──────── Items
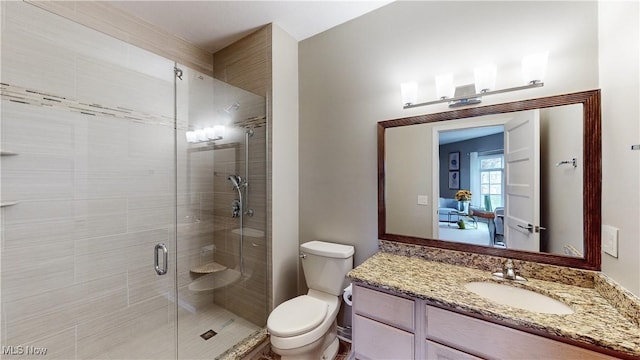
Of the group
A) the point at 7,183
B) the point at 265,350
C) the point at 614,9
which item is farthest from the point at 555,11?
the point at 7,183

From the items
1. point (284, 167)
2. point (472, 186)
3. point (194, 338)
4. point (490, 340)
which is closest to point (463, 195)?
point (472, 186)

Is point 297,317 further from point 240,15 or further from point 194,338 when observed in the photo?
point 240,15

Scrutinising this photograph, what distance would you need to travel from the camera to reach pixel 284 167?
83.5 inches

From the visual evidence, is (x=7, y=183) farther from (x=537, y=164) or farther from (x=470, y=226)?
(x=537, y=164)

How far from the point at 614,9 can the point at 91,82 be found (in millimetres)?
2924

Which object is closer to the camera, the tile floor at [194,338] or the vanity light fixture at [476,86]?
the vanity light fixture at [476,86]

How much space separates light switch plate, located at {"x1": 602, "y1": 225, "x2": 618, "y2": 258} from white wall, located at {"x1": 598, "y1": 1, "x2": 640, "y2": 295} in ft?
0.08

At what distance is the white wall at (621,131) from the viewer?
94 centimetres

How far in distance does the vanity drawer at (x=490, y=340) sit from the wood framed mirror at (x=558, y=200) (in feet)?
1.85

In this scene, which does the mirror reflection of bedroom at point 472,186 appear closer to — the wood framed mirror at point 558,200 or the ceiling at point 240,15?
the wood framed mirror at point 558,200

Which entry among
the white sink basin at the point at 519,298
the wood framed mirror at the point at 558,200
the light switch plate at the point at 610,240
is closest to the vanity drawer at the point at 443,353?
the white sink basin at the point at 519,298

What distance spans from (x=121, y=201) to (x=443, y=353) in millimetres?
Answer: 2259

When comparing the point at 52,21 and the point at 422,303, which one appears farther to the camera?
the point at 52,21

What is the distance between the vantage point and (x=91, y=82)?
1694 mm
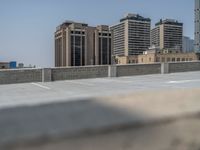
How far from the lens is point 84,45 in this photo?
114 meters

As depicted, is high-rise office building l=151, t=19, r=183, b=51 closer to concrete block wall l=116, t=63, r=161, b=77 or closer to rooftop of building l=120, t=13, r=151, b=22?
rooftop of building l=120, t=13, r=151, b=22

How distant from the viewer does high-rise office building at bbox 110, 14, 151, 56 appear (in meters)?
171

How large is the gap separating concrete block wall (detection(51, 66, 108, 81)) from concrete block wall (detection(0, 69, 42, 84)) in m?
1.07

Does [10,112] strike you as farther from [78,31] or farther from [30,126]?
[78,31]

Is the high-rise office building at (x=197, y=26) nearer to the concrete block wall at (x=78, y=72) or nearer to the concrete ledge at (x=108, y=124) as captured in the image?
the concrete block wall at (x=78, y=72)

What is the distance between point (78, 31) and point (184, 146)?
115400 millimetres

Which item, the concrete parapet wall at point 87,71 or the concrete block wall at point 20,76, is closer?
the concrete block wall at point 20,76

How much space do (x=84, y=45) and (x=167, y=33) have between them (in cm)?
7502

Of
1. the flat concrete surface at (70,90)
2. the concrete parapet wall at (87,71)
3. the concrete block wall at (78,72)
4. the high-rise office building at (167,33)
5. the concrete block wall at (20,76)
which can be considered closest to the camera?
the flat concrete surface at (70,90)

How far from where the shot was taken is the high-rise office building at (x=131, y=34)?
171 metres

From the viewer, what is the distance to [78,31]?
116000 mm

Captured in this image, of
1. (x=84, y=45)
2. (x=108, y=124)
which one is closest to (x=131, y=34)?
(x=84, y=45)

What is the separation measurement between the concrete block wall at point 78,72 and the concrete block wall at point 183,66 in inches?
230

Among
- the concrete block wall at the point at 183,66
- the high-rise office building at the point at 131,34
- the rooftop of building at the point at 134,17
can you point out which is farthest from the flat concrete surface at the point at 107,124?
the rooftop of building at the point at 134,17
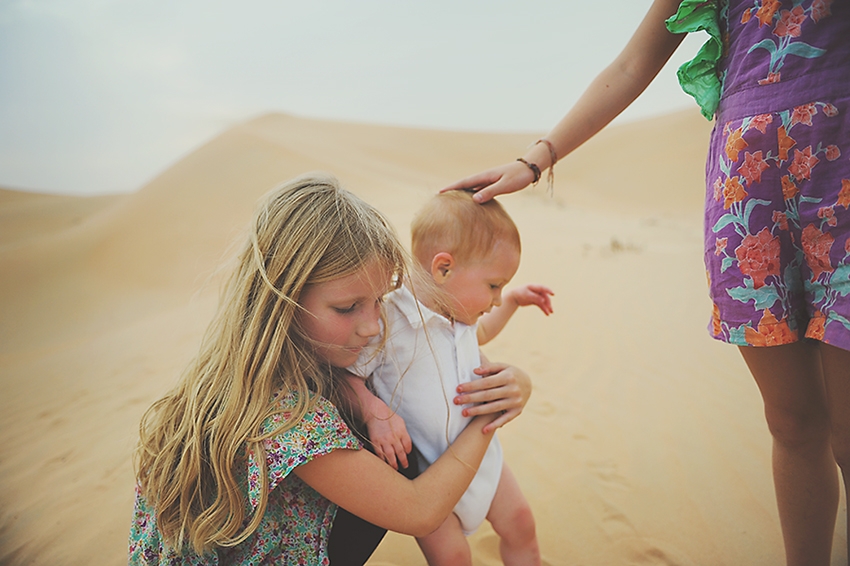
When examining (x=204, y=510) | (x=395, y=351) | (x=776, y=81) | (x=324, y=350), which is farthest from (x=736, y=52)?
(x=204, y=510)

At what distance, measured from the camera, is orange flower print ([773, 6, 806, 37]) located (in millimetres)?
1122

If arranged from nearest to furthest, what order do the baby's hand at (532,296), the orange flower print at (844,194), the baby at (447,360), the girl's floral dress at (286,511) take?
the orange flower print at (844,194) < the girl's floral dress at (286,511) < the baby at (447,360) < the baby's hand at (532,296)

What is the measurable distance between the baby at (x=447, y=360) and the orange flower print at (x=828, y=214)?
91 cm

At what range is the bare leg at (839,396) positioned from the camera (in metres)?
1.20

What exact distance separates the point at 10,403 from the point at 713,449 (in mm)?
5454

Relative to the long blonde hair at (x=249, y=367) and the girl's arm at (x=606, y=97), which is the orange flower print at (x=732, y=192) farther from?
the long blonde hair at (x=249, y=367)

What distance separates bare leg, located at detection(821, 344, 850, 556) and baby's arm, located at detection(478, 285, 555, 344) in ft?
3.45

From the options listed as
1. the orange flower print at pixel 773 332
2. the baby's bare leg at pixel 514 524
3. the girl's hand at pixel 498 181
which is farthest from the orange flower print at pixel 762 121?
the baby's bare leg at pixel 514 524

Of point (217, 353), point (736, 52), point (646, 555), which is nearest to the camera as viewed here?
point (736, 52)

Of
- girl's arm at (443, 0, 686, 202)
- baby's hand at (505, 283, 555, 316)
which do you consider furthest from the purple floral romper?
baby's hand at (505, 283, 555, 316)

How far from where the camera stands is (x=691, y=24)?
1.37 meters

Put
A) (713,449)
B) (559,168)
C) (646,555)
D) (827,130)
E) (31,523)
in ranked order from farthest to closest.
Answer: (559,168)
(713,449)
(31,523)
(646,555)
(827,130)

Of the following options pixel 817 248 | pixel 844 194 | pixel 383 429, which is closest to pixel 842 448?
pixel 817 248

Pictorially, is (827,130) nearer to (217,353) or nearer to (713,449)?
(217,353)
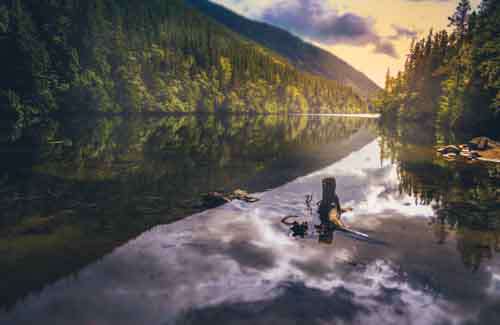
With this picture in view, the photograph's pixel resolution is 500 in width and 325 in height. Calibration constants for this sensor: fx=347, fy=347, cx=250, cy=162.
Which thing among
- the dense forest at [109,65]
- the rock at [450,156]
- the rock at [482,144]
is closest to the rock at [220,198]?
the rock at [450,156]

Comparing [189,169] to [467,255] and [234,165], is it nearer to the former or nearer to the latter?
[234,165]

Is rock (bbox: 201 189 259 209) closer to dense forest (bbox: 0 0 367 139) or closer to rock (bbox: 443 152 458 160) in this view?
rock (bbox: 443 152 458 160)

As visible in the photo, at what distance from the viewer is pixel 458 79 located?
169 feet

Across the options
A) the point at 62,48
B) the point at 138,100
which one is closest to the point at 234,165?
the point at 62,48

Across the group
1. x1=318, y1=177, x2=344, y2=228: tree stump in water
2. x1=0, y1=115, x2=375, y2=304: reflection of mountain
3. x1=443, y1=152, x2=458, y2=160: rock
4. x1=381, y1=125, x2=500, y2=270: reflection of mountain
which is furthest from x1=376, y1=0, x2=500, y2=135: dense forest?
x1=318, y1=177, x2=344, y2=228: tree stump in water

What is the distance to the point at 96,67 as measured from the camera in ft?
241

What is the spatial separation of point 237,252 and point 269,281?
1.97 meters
────────────────
──────── Items
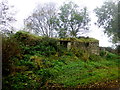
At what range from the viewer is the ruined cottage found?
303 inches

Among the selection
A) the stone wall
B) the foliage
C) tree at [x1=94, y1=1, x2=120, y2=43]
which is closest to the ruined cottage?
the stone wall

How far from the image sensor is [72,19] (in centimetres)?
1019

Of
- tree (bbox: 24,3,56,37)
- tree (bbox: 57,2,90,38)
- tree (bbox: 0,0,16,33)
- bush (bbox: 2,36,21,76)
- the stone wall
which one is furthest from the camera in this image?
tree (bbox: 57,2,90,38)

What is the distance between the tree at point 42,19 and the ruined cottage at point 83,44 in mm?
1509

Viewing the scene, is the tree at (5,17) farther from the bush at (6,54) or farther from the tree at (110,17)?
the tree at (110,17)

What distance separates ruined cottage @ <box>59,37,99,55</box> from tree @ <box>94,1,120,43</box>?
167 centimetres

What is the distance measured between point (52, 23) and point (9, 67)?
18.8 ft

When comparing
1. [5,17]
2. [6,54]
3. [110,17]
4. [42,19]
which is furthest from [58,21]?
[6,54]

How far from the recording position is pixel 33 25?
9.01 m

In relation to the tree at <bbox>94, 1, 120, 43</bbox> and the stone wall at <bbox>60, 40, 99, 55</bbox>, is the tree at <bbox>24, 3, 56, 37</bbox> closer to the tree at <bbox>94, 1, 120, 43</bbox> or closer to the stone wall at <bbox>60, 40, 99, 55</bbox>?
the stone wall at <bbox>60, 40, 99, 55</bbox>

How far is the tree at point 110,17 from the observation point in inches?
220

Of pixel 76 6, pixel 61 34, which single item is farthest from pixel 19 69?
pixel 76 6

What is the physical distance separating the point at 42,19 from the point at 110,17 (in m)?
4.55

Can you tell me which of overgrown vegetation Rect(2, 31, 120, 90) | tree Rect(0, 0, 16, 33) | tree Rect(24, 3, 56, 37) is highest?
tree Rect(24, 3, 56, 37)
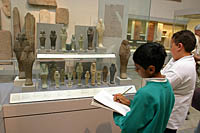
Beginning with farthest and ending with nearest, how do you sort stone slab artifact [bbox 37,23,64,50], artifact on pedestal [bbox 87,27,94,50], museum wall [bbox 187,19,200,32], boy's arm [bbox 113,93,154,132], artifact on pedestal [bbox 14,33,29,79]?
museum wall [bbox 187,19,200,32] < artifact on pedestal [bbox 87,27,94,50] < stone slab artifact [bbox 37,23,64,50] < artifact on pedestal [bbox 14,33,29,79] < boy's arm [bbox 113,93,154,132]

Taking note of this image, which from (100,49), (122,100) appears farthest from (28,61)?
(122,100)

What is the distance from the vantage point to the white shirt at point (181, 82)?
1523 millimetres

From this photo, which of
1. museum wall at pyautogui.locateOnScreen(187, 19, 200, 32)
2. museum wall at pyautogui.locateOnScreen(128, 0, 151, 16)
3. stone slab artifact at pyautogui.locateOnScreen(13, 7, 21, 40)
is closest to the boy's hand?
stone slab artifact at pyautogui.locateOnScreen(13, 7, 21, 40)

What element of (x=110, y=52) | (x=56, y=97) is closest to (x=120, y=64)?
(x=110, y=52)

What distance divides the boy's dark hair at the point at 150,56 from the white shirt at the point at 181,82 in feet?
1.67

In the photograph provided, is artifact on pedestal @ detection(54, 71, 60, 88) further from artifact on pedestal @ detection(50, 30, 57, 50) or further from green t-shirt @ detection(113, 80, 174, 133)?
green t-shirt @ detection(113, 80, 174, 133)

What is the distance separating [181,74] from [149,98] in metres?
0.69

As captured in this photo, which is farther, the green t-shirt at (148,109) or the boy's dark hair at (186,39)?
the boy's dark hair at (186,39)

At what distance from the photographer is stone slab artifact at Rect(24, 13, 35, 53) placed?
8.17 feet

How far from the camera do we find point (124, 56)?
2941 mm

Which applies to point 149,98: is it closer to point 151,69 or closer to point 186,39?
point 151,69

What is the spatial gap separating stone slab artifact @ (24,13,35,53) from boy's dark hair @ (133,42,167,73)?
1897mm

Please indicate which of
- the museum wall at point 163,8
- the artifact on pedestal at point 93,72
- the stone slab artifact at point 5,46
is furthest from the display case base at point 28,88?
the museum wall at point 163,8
────────────────
Return the lines of the listing above that run from the line containing "Of the group" through the line containing "83.5 inches", copying them unchanged and including both of those lines.

— Task result —
Of the group
A) the point at 7,183
B) the point at 265,350
C) the point at 614,9
which item is farthest from the point at 555,11?
the point at 7,183

From the items
1. point (284, 167)
2. point (472, 186)
3. point (194, 338)
4. point (490, 340)
which is closest to point (463, 195)?
point (472, 186)

Is point 297,317 further from point 240,15 or further from point 194,338 when observed in the photo?
point 240,15

Scrutinising this photograph, what distance would you need to travel from the camera to reach pixel 284 167?
83.5 inches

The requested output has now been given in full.